Requirements
Render the lines from the one containing "In the photographed" through the end of the records as a JSON list of strings, one string per line, leaving out blank lines.

Records excerpted from a collection
↓↓↓

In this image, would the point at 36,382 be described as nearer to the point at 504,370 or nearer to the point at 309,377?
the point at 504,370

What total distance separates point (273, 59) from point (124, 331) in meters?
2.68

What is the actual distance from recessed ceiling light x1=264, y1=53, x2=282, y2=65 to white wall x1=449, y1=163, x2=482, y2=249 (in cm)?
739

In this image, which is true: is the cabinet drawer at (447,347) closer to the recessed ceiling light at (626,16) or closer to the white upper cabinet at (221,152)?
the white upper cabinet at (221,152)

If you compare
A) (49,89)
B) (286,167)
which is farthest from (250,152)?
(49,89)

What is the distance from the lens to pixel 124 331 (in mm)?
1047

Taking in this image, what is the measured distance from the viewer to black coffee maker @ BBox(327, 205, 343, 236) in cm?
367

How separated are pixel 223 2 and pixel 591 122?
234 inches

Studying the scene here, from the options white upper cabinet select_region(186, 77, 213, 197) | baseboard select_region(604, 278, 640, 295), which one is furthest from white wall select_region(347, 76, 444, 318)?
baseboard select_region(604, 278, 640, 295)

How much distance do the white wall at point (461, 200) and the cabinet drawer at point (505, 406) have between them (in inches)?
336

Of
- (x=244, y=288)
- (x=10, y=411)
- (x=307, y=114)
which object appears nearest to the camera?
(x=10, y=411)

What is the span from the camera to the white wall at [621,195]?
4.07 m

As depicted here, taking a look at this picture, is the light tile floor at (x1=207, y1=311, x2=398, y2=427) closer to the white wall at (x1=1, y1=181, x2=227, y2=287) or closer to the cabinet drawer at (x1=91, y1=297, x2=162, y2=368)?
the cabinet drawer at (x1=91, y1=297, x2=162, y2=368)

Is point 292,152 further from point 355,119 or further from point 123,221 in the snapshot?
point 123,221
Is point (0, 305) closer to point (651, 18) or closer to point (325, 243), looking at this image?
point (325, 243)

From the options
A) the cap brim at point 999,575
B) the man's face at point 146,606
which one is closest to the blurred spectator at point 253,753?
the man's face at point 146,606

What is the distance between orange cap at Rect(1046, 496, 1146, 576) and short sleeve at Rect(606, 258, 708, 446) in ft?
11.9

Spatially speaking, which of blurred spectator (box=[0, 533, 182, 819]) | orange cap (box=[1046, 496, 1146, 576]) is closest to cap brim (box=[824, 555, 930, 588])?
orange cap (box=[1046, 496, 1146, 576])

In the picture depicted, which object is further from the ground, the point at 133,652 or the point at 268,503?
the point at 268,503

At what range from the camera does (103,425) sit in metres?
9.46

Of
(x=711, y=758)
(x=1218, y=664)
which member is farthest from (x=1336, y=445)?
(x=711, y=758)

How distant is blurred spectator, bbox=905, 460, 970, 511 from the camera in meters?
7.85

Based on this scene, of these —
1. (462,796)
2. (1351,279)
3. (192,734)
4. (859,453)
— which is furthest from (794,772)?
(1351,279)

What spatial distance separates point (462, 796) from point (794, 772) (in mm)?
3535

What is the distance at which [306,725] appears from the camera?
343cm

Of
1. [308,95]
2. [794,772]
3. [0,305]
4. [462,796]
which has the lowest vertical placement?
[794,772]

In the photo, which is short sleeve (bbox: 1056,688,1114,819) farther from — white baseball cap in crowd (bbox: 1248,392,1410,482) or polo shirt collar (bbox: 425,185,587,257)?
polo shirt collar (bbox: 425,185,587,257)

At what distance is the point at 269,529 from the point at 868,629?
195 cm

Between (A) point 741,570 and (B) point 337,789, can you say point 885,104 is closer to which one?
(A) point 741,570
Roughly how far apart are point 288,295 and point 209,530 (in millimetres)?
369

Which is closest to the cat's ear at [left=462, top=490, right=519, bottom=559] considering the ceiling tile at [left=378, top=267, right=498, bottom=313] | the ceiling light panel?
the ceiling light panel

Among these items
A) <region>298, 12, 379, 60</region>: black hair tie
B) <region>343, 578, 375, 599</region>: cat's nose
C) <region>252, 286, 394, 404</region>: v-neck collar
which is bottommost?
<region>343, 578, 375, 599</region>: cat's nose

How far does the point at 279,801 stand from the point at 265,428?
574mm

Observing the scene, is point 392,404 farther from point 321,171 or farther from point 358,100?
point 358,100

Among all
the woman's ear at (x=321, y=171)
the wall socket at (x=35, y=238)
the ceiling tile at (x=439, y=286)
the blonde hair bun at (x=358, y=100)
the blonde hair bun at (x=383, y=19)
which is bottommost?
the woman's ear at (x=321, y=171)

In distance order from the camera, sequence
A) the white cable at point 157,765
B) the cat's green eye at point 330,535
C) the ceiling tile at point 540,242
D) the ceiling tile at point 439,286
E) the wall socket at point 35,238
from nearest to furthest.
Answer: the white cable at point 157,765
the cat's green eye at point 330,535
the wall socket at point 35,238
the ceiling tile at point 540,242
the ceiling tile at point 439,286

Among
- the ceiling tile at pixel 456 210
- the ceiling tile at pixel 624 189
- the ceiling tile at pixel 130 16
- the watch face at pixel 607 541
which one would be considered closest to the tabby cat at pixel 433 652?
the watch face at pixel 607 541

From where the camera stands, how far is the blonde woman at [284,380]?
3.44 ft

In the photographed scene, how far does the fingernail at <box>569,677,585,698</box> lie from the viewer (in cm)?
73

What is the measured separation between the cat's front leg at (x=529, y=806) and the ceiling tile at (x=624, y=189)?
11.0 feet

↑↑↑

Response to the task
[
  "In the photographed scene, how far does the fingernail at <box>569,677,585,698</box> lie from the viewer (in cm)?",
  "73",
  "What is the measured separation between the cat's front leg at (x=529, y=806) and the ceiling tile at (x=624, y=189)?",
  "11.0 feet"
]